La saison dernière tu jouais au Japon, une toute autre culture ?

Ah oui ! (rires) C’est complètement différent. Là-bas, on joue un basket qui est beaucoup moins basé sur le collectif qu’en Europe. Le jeu tourne autour du joueur américain de l’équipe. C’est également moins intensif (un seul entrainement par jour) et l’esprit de compétition n’est pas aussi marqué qu’ici. Qu’on perde ou qu’on gagne, les fans sont contents. Ils sont tout simplement heureux de pouvoir assister à un match de basket, peu importe le résultat.

Que penses-tu du championnat de Pro B justement ?

La Pro B, c’est vraiment un championnat qui est fou. Chaque saison est très différente avec des effectifs qui changent. Quand tu es en haut de tableau une saison, ce n’est pas simple de répéter l’exploit l’année suivante. C’est en tout cas une très bonne seconde division dans laquelle il est très intéressant d’évoluer.

Quels sont tes projets pour le futur ?

J’espère revenir dans ma réserve à Soboba où j’envisage de créer une ONG (Organisation non gouvernementale) qui permettrait d’aider d’une manière ou d’une autre ma communauté. C’est quelque chose qui me tient vraiment à cœur.

Tu as une relation assez particulière avec le public. Pourquoi ?

J’aime avoir du “feeling” avec tout le monde. J’aime que les gens passent des bons moments, s’amusent et soient heureux. J’aime beaucoup aussi aller voir jouer les jeunes. Si je peux faire en sorte d’apporter du bonheur autour de moi, je le fais avec grand plaisir.

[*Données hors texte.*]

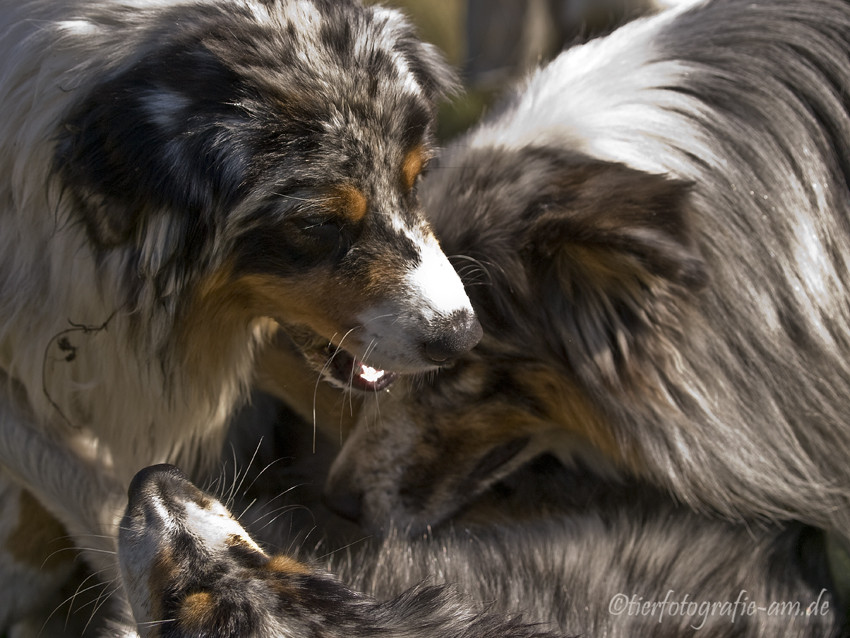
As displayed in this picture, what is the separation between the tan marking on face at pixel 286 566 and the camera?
222cm

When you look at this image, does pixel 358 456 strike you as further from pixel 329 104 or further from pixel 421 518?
pixel 329 104

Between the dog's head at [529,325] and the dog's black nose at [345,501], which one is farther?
the dog's black nose at [345,501]

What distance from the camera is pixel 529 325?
2852 mm

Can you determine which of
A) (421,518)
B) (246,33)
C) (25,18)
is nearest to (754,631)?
(421,518)

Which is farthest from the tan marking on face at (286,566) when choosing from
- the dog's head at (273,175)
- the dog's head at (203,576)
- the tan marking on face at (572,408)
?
the tan marking on face at (572,408)

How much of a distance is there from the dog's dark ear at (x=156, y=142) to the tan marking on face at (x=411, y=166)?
0.41 m

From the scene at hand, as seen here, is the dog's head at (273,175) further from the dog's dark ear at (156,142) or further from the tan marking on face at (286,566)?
the tan marking on face at (286,566)

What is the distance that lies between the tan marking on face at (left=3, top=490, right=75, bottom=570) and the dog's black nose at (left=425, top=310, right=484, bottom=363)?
50.0 inches

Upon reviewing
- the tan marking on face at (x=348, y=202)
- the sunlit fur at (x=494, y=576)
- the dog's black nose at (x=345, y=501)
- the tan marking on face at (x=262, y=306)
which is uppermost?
the tan marking on face at (x=348, y=202)

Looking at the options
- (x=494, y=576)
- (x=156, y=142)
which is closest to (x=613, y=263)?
(x=494, y=576)

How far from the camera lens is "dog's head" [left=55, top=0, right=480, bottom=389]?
2256 millimetres

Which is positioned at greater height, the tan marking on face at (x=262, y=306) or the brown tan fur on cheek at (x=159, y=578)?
the tan marking on face at (x=262, y=306)

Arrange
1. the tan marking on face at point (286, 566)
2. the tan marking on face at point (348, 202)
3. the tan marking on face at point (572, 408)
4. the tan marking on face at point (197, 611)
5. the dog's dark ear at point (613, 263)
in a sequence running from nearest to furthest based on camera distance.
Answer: the tan marking on face at point (197, 611) < the tan marking on face at point (286, 566) < the tan marking on face at point (348, 202) < the dog's dark ear at point (613, 263) < the tan marking on face at point (572, 408)

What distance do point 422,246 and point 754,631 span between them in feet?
4.24
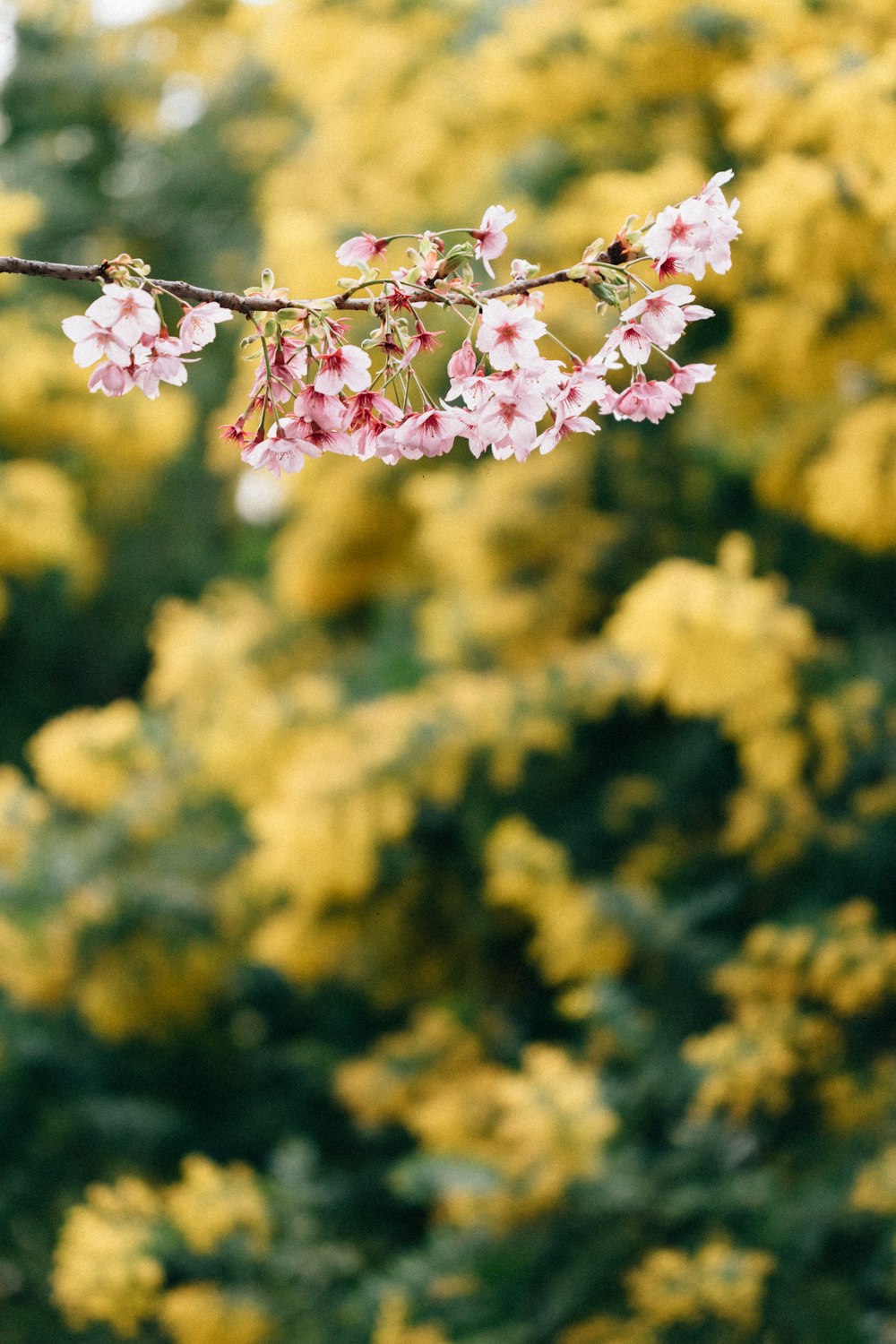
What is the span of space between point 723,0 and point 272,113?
481 cm

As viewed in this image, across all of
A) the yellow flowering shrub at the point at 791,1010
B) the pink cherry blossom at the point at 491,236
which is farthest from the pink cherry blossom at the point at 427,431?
the yellow flowering shrub at the point at 791,1010

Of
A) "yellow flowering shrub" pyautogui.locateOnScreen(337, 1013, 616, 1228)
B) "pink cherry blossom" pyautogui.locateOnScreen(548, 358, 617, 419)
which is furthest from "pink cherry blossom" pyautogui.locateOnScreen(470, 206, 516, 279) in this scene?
"yellow flowering shrub" pyautogui.locateOnScreen(337, 1013, 616, 1228)

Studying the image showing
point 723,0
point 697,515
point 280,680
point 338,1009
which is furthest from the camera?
point 280,680

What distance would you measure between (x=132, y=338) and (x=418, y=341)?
0.22m

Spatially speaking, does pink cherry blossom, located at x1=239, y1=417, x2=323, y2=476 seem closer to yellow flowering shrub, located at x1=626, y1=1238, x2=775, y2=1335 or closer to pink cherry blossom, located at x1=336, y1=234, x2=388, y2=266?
pink cherry blossom, located at x1=336, y1=234, x2=388, y2=266

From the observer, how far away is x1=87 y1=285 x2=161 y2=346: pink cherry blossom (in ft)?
3.06

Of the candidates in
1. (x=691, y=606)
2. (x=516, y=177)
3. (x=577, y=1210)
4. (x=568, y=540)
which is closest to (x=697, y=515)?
(x=568, y=540)

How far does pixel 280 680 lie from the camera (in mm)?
5242

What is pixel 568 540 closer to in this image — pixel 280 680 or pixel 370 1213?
pixel 280 680

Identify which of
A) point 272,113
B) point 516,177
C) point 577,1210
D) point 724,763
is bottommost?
point 577,1210

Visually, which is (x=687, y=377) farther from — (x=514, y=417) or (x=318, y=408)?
(x=318, y=408)

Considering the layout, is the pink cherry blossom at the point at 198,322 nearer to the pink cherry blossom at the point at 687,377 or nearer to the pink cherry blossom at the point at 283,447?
the pink cherry blossom at the point at 283,447

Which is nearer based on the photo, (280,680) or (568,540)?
(568,540)

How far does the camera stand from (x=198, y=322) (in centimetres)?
99
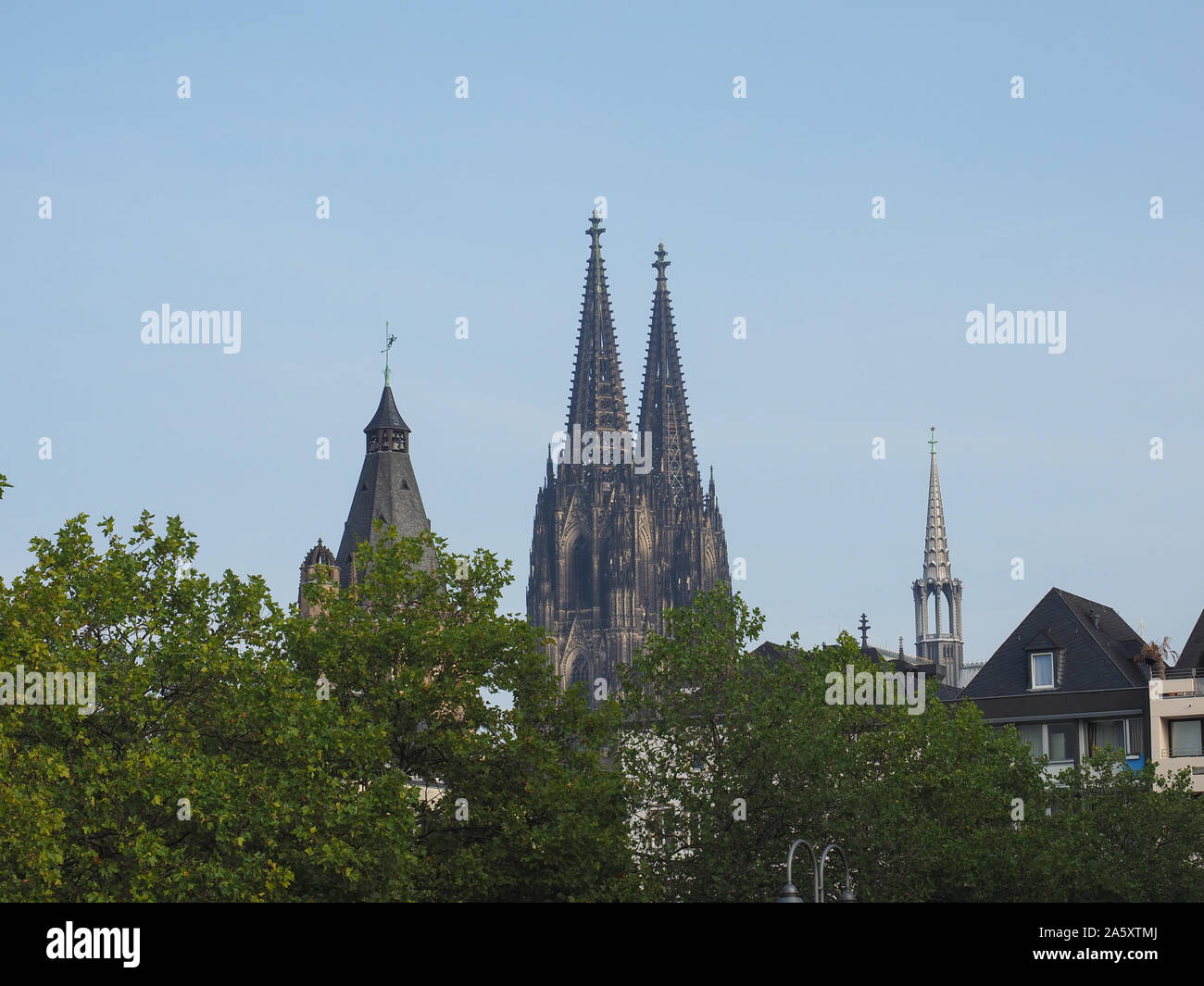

Un mot pour les fans justement ?

C’est super de pouvoir jouer dans une salle pleine tout le temps. Je souhaite les remercier pour leur soutien depuis le début de la saison. Ils sont toujours là, même dans les périodes où c’est compliqué. Plus ils sont derrière l’équipe et plus ils nous soutiennent, plus ça nous aide nous les joueurs sur le terrain. On compte sur eux demain contre Poitiers et contre Chartres pour nous apporter de l’énergie positive !

Tu es éloigné des parquets depuis 3 semaines, comme tu le vis ?

Je me repose, j’y vais doucement et je fais de la rééducation pour me soigner. Je continue de m’entretenir physiquement en allant m’entraîner à la salle de sport et je fais du vélo d’appartement, du vélo elliptique et je vais également nager.

On te sent toujours proche de l’équipe malgré ta blessure ? 

Oui bien sûr ! J’encourage l’équipe depuis le banc pendant les entraînements et pendant les matchs. J’essaye de leur apporter un maximum d’énergie et d’avoir une attitude positive pour mes coéquipiers qui jouent. Et de mon côté, je fais en sorte de me remettre de ma blessure le plus rapidement possible pour revenir sur les parquets le plus vite possible.

Merci à Joe pour sa disponibilité et à Marine Ferré, bénévole au club, pour la traduction.